>>>>>

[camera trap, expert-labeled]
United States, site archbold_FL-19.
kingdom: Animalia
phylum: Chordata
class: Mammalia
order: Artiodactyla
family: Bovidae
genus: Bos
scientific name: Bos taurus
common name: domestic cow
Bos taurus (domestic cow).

<<<<<

REQUIREMENT:
Please transcribe word for word the lines from the line with "class: Mammalia" to the end of the material, both ends included.

ANSWER:
class: Mammalia
order: Artiodactyla
family: Bovidae
genus: Bos
scientific name: Bos taurus
common name: domestic cow
Bos taurus (domestic cow).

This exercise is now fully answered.